You can translate the document:

Introduction

This document outlines the procedures for establishing a connection between the Denodo Platform Virtual DataPort (VDP) Server and Google Vertex AI. Vertex AI is a machine learning (ML) engine service offered by Google's Cloud Platform (GCP) used for training and deploying ML models and AI applications. The guide elaborates on connecting Denodo VDP to Vertex AI through Python code utilizing libraries such as the Denodo Dialect for SQLAlchemy and Jaydebeapi. Additionally, reference is made to the Knowledge Base article titled How to connect to Denodo from Python - a starter for Data Scientists, which presents alternative examples involving different Python libraries.

Overview

This section provides a concise overview of the process. Step 1, creating a Notebook instance in Vertex workbench, is obligatory. After its completion, Step 2 is the recommended method for connecting to Denodo, while Step 3 serves as an alternative to Step 2.

  1. Create/access a Notebook instance in the Workbench of Vertex AI.
  2. Using Denodo Dialect for SQLAlchemy (recommended)
  1. Install the required libraries.
  2. Run the Python code to establish the connection to the Denodo VDP server.
  1. Using Jaydebeapi (alternative)
  1. Upload the Denodo JDBC driver into the instance.
  2. Install the required libraries.
  3. Run the Python code to establish the connection to the Denodo VDP server.

Create a Notebook Instance in Workbench

Vertex AI Workbench is a Jupyter Notebook-based development environment. GCP allows you to run Jupyter Notebook on a Compute Engine (CE) virtual machine with your desired configuration. Proceed with the following steps to create a new Notebook instance.

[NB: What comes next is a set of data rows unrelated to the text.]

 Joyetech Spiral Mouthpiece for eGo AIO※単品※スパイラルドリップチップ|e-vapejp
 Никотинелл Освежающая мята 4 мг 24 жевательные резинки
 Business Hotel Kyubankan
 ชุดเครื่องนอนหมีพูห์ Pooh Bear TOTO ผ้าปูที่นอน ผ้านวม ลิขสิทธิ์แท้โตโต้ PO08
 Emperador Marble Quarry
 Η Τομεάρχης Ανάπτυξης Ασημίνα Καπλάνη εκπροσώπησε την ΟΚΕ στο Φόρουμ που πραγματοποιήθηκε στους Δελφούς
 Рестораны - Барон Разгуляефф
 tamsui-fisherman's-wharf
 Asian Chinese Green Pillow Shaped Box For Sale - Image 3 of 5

  • After you log into your GCP account, you will find “Vertex AI” under the Artificial Intelligence section of the Navigation Menu (triple bar symbol) found at the left top corner. This opens the dashboard, click on the “Workbench” option found under the tools listed on the left pane. Note that you need to enable the Notebooks API in the Google Cloud project to be able to manage Vertex AI Workbench resources in Google Cloud.
  • Click User-managed notebooks. A user-managed Notebook instance is a Deep Learning virtual machine instance with the latest machine learning and data science libraries preinstalled.
  • Click New notebook, and then select Python 3.
  • The New notebook window appears.

  • In the New notebook window, enter a Notebook name. For example, my-instance.
  • Choose the Region and Zone where you wish to run your resources.
  • The default properties of the Notebook will be displayed. Keep the settings as default and click Create. If you wish to customize the default values, then click on the pencil icon to change the values as per your needs.
  • Once you click on Create, Vertex AI Workbench creates and automatically starts the instance. When the instance is ready to use, Vertex AI Workbench activates an Open JupyterLab link. Click the Open JupyterLab link found next to your user-managed notebooks instance's name.

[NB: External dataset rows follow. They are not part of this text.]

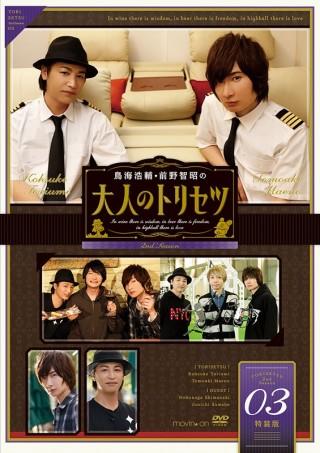 ot2_DVD03_jacket_re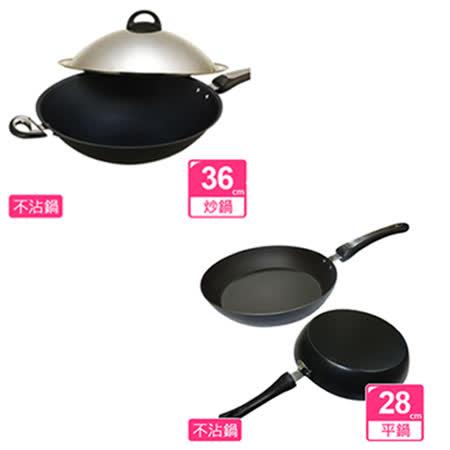 金德恩 台灣製無塗層 環保碳化大炒鍋36+平底鍋28CM-適用任何鍋鏟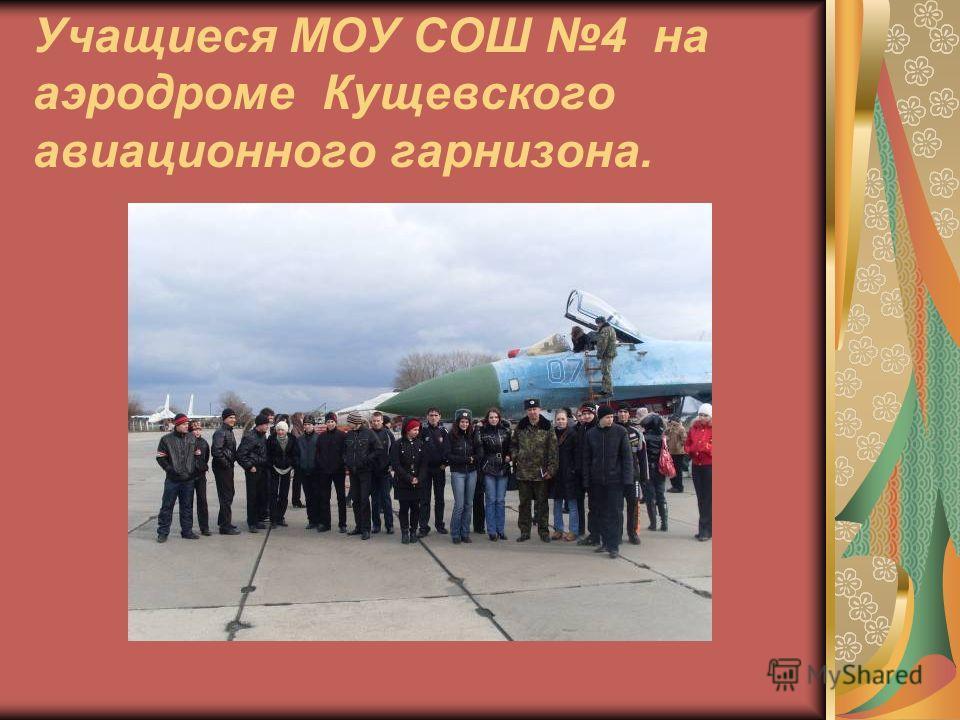 Учащиеся МОУ СОШ 4 на аэродроме Кущевского авиационного гарнизона.
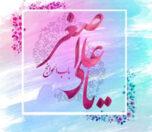 ali-asghar-photokade-com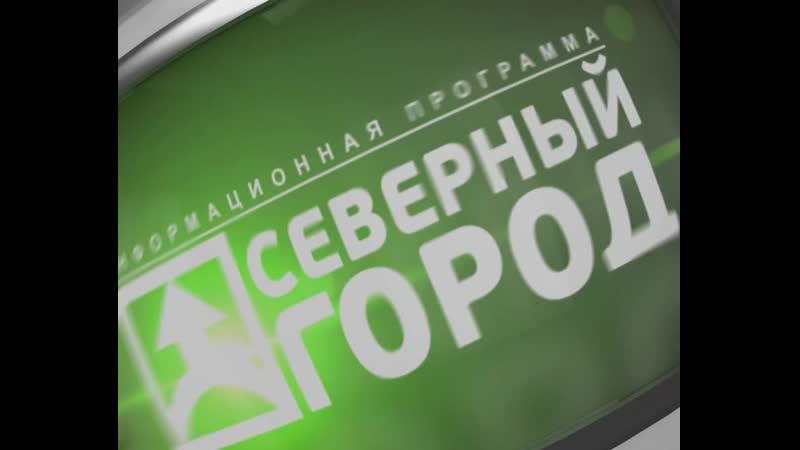 Сила духа. Саянск 30.11.2019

Using the Denodo Dialect for SQLAlchemy

This document primarily concentrates on connecting to the Denodo VDP server from Python using the Denodo Dialect for SQLAlchemy. We recommend this library for the following reasons:

,

  • You do not need to install Denodo’s JDBC or ODBC driver in the target machine and you do not rely on an external DSN.
  • The higher-level set of functionality it offers and the fact that it makes use of psycopg2 underneath.
  • The SQLAlchemy option also makes it easy to work with pandas data frames.

Install the required libraries

The documentation Denodo Dialect for SQLAlchemy - User Manual can be referred for detailed information on the installation and execution of the Denodo Dialect for SQLAlchemy. Here, we are installing “Denodo Dialect for SQLAlchemy” from Python Package Index(PyPI). In order to do that, navigate to File > New > Terminal and run the following command:

pip install --upgrade denodo-sqlalchemy

Using the Terminal option is the preferred way because the library will be persisted on notebook restart. Other options like running the pip install command inside the notebook itself will require the library to be reinstalled when the notebook is stopped/restarted. Once installed, you can run a pip list command that retrieves the list of libraries installed on the instance to confirm if the library is installed.

Execute the code

The next step is to create a new Notebook by navigating to File > New > Notebook, or from the Launcher directly. Choose “python3” as the kernel of the Notebook.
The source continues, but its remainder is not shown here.